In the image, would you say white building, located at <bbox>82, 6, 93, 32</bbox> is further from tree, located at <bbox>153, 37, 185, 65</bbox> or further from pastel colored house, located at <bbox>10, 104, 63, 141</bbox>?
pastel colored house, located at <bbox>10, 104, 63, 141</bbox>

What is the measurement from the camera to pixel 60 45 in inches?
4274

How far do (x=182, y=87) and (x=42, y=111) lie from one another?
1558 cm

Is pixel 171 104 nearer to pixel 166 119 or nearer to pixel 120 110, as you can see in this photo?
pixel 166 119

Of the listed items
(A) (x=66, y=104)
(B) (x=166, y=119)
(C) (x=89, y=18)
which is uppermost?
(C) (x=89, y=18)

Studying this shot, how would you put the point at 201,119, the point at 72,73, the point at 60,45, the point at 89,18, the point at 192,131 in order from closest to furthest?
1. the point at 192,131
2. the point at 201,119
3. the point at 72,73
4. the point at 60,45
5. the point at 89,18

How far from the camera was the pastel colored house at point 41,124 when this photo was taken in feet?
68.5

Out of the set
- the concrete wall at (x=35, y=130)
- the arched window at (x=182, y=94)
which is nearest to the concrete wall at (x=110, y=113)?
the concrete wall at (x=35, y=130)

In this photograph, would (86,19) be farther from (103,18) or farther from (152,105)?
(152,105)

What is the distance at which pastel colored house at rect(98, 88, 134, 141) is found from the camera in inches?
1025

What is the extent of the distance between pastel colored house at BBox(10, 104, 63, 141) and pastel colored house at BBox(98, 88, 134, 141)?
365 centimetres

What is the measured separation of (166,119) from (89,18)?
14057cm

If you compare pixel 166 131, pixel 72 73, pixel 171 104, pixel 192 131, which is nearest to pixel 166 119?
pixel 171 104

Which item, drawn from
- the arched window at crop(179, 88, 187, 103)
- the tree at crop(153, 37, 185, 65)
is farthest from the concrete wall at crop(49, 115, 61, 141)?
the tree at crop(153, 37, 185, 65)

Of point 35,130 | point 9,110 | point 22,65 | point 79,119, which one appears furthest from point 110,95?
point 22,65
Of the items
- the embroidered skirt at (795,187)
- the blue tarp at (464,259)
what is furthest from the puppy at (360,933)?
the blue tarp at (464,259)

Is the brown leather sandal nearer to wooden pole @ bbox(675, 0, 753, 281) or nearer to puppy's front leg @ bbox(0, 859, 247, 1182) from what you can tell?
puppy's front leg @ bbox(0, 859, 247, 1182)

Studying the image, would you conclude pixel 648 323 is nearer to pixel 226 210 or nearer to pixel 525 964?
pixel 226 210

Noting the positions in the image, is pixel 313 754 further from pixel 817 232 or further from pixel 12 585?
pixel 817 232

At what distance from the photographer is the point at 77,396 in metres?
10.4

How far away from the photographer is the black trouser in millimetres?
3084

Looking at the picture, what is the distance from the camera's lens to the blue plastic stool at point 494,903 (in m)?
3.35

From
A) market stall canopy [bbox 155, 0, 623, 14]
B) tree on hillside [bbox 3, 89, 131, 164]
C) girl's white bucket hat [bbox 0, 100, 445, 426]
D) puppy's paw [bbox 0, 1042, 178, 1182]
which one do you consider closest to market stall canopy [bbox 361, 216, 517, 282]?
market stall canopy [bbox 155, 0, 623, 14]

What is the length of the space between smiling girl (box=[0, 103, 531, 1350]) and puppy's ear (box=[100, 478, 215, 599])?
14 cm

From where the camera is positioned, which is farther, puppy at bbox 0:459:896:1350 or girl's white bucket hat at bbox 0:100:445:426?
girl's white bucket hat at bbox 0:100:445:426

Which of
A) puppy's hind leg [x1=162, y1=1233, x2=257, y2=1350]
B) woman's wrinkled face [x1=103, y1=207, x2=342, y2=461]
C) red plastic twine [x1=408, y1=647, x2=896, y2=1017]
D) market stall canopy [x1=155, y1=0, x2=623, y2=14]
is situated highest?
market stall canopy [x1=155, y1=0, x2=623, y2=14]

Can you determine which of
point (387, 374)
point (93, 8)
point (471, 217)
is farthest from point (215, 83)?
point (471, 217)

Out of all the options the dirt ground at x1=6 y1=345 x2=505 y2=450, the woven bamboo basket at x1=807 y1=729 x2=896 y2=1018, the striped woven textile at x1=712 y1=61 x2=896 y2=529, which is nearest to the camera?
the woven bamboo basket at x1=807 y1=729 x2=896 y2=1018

▸ **WORK INSTRUCTIONS**: Hand back the material above in full, exactly as written.

▸ **OUTPUT OF THE EXERCISE**:
In the image, would you say white building, located at <bbox>82, 6, 93, 32</bbox> is further from tree, located at <bbox>153, 37, 185, 65</bbox> or further from pastel colored house, located at <bbox>10, 104, 63, 141</bbox>?
pastel colored house, located at <bbox>10, 104, 63, 141</bbox>

What is the measurement from the camera to pixel 60 45 in inches?
4274

How far do (x=182, y=87) and (x=42, y=111) lie from one another?
1558 cm

Is pixel 171 104 nearer to pixel 166 119 or nearer to pixel 120 110, as you can see in this photo?
pixel 166 119

Of the listed items
(A) (x=66, y=104)
(B) (x=166, y=119)
(C) (x=89, y=18)
which is uppermost?
(C) (x=89, y=18)

Studying this shot, how would you put the point at 201,119, the point at 72,73, the point at 60,45, the point at 89,18, the point at 192,131 in order from closest to furthest?
1. the point at 192,131
2. the point at 201,119
3. the point at 72,73
4. the point at 60,45
5. the point at 89,18

How far from the camera was the pastel colored house at point 41,124 when this photo was taken in feet?
68.5

Out of the set
- the concrete wall at (x=35, y=130)
- the arched window at (x=182, y=94)
which is nearest to the concrete wall at (x=110, y=113)?
the concrete wall at (x=35, y=130)

In this photograph, would (86,19) be farther from (103,18) or farther from (152,105)?
(152,105)

What is the distance at which pastel colored house at rect(98, 88, 134, 141) is found from the camera in inches?
1025

What is the extent of the distance between pastel colored house at BBox(10, 104, 63, 141) and pastel colored house at BBox(98, 88, 134, 141)?
365 centimetres

What is the measured separation of (166,119) from (89,18)?
14057cm

If you compare pixel 166 131, pixel 72 73, pixel 171 104, pixel 192 131, which is nearest to pixel 166 119?
pixel 171 104

Which item, drawn from
- the arched window at crop(179, 88, 187, 103)
- the tree at crop(153, 37, 185, 65)
is farthest from the concrete wall at crop(49, 115, 61, 141)?
the tree at crop(153, 37, 185, 65)

Of point 35,130 | point 9,110 | point 22,65 | point 79,119, which one appears furthest from point 110,95?
point 22,65
Of the items
- the embroidered skirt at (795,187)
- the blue tarp at (464,259)
what is furthest from the puppy at (360,933)?
the blue tarp at (464,259)

Is the brown leather sandal nearer to wooden pole @ bbox(675, 0, 753, 281) or nearer to puppy's front leg @ bbox(0, 859, 247, 1182) from what you can tell?
puppy's front leg @ bbox(0, 859, 247, 1182)

Studying the image, would you conclude pixel 648 323 is nearer to pixel 226 210 or nearer to pixel 525 964?
pixel 226 210

Noting the positions in the image, is pixel 313 754 further from pixel 817 232 or further from pixel 12 585?
pixel 817 232

At what distance from the photographer is the point at 77,396 in metres?
10.4

How far away from the photographer is the black trouser in millimetres?
3084

Looking at the picture, what is the distance from the camera's lens to the blue plastic stool at point 494,903 (in m)?
3.35

From
A) market stall canopy [bbox 155, 0, 623, 14]
B) tree on hillside [bbox 3, 89, 131, 164]
C) girl's white bucket hat [bbox 0, 100, 445, 426]
D) puppy's paw [bbox 0, 1042, 178, 1182]
which one do you consider closest to market stall canopy [bbox 361, 216, 517, 282]?
market stall canopy [bbox 155, 0, 623, 14]

What is the length of the space between smiling girl (box=[0, 103, 531, 1350]) and puppy's ear (box=[100, 478, 215, 599])?
14 cm

From where the camera is positioned, which is farther, puppy at bbox 0:459:896:1350 or girl's white bucket hat at bbox 0:100:445:426?
girl's white bucket hat at bbox 0:100:445:426

Which of
A) puppy's hind leg [x1=162, y1=1233, x2=257, y2=1350]
B) woman's wrinkled face [x1=103, y1=207, x2=342, y2=461]
C) red plastic twine [x1=408, y1=647, x2=896, y2=1017]
D) market stall canopy [x1=155, y1=0, x2=623, y2=14]
is situated highest?
market stall canopy [x1=155, y1=0, x2=623, y2=14]

Can you determine which of
point (387, 374)
point (93, 8)
point (471, 217)
is farthest from point (215, 83)?
point (471, 217)

Out of all the options the dirt ground at x1=6 y1=345 x2=505 y2=450, the woven bamboo basket at x1=807 y1=729 x2=896 y2=1018, the striped woven textile at x1=712 y1=61 x2=896 y2=529, which is nearest to the camera?
the woven bamboo basket at x1=807 y1=729 x2=896 y2=1018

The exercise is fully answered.